The Rogers affidavit is the latest recollection from former police employees. Ex-homicide Lt. Alvin Bowman told Yatooma recently he believed a member of the Police Department killed Greene. Bowman alleged in a separate lawsuit that he was transferred out of homicide for trying to investigate Greene’s killing.
A day after Bowman’s affidavit was filed, Bully-Cummings said it contained several errors, including the number of bullet wounds Greene suffered. Bowman said 18; the Wayne County medical examiner said three.
Greene was gunned down April 30, 2003, as she and her boyfriend sat outside a home on Roselawn at Outer Drive. In his affidavit, Bowman said Greene’s murder was a contract killing because the shooter had the opportunity to shoot her boyfriend but did not.
Rogers’ and Bowman’s affidavits are part of a federal lawsuit filed by Greene’s family against Kilpatrick, the city of Detroit and other city officials. Greene’s family accuses high-ranking city officials of thwarting the investigation into her murder.
Following a five-week investigation in 2003, Michigan Attorney General Mike Cox said his investigators could not confirm that the party occurred, labeling it an “urban legend.” The mayor has long denied there was party.
A spokesman for Cox said a joint investigation by the Michigan State Police and the Attorney General’s Office never received a copy of a police report, despite many rumors about the party. “We tracked every one of them down and each one was found to be unsubstantiated,” Rusty Hills said.
As for the mayor, Rogers said she initially thought about his youth; Kilpatrick was 32 at the time. “He just wasn’t thinking.

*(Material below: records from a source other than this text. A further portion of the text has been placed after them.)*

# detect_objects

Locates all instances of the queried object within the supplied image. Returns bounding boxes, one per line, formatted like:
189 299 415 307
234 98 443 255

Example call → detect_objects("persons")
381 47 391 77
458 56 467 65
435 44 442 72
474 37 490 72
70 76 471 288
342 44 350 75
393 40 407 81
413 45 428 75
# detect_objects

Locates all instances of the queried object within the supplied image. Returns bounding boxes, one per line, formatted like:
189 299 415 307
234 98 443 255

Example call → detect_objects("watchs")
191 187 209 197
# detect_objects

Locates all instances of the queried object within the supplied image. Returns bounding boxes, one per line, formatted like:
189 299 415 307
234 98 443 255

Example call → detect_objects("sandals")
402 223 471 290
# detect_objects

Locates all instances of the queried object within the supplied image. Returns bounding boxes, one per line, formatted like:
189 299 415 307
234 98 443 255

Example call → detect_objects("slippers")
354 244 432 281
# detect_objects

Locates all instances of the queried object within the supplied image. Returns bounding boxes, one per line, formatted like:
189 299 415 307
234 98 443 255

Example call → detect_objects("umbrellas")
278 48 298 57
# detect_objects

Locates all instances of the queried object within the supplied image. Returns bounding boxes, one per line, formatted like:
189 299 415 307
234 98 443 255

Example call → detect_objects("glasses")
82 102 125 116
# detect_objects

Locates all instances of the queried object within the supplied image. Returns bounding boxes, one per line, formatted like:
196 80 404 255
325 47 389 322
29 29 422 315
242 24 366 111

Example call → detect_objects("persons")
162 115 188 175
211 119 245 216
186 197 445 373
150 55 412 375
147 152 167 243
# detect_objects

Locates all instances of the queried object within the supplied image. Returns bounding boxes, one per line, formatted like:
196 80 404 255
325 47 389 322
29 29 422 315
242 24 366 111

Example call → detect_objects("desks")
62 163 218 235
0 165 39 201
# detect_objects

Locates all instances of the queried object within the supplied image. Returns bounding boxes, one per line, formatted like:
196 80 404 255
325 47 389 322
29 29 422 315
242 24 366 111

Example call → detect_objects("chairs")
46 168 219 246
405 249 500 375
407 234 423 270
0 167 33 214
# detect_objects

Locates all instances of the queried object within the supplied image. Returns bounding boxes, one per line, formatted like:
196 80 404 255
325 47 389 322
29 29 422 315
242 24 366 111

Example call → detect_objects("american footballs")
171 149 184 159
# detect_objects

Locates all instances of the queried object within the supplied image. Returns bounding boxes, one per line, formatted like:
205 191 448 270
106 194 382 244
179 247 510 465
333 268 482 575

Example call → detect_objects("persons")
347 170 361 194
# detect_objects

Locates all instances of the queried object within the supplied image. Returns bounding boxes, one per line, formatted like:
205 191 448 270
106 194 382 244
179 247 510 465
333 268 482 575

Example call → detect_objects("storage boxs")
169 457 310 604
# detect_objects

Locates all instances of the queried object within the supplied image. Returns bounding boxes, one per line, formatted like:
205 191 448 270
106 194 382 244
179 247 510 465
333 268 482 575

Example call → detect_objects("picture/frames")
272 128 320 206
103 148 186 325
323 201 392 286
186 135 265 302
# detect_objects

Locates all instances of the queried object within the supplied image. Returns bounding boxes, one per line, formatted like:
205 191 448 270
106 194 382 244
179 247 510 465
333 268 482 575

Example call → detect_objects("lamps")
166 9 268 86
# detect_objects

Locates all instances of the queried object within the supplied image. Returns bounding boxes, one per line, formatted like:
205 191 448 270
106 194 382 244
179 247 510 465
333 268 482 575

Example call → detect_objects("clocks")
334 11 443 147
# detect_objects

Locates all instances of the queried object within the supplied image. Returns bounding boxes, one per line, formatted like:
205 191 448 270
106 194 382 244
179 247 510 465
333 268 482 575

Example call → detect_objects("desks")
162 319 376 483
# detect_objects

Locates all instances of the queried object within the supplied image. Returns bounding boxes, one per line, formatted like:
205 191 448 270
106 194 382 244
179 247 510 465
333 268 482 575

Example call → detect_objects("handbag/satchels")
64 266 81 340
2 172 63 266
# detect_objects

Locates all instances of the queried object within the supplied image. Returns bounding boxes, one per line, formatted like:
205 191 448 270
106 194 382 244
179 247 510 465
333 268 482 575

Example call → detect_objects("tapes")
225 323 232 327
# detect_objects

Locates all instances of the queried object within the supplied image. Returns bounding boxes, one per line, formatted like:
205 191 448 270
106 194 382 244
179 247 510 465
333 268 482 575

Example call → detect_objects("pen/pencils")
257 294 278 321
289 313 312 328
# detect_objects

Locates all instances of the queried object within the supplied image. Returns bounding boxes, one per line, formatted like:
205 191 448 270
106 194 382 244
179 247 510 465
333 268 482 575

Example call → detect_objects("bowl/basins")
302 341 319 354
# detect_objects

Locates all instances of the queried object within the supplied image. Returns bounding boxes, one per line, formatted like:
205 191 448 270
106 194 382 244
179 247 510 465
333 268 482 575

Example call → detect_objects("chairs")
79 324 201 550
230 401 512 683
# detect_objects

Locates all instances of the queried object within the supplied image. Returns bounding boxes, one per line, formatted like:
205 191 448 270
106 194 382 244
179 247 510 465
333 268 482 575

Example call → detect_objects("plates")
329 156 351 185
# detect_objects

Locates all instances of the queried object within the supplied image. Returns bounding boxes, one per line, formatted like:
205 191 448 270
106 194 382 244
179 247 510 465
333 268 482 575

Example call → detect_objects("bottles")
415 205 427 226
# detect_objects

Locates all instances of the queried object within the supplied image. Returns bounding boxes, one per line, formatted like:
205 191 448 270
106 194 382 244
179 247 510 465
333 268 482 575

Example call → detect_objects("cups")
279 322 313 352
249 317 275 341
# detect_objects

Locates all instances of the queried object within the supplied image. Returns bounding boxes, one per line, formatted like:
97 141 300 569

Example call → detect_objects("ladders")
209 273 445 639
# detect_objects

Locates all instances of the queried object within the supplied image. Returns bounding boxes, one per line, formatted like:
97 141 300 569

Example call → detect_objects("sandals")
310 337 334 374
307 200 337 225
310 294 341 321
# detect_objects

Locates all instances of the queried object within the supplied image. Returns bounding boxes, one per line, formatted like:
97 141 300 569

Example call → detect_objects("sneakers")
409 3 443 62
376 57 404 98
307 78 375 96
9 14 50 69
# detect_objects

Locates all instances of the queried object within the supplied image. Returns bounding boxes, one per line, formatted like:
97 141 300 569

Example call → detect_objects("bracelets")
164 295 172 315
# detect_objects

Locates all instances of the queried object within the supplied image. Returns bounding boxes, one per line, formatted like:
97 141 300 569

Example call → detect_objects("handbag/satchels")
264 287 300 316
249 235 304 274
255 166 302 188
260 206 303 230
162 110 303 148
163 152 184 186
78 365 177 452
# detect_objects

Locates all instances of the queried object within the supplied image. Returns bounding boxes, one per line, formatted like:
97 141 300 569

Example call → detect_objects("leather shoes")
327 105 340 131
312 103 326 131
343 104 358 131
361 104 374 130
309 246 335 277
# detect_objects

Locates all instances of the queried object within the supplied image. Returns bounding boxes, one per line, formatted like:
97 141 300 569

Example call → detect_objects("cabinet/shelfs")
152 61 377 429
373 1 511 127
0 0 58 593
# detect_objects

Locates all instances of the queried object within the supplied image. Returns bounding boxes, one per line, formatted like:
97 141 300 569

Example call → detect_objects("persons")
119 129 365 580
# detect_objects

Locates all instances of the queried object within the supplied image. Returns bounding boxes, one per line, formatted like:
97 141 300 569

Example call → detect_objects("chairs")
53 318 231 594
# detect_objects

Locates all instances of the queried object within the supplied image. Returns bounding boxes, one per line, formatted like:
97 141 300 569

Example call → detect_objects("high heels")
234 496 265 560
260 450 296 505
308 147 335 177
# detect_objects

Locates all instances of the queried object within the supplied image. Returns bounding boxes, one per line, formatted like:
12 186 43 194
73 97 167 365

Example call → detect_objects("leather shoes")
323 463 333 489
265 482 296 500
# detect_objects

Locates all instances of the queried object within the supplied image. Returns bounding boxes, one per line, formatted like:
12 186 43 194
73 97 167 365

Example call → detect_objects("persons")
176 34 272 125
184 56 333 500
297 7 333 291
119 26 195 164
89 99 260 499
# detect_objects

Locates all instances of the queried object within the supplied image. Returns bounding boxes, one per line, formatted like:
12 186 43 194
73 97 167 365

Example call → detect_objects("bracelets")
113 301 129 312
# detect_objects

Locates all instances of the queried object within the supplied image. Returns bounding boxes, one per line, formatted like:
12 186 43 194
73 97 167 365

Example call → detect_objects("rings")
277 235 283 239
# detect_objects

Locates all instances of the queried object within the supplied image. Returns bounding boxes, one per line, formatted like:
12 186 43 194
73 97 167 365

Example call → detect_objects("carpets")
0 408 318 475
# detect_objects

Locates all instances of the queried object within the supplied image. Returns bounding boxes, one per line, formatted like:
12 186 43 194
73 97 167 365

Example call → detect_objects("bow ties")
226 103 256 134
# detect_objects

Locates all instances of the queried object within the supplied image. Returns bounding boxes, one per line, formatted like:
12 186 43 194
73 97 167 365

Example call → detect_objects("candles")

His hormones were thinking,” Rogers said.
The Greene case has gotten a boost since a controversy erupted after the city paid $8.4 million to settle lawsuits with three other former Detroit police officers who filed whistle-blower suits alleging they were retaliated against for reporting or investigating matters related to the alleged party and/or alleged wrongdoing by the mayor and his police bodyguards.
The mayor signed a secret agreement as part of the settlements requiring that text messages he and former Chief of Staff Christine Beatty exchanged in 2002 and 2003 be kept under wraps. The text messages, disclosed by the media in January, point to an affair between Kilpatrick and Beatty, and possible perjury after both testified at a whistle-blower trial last year.
Wayne County Prosecutor Kym Worthy is investigating.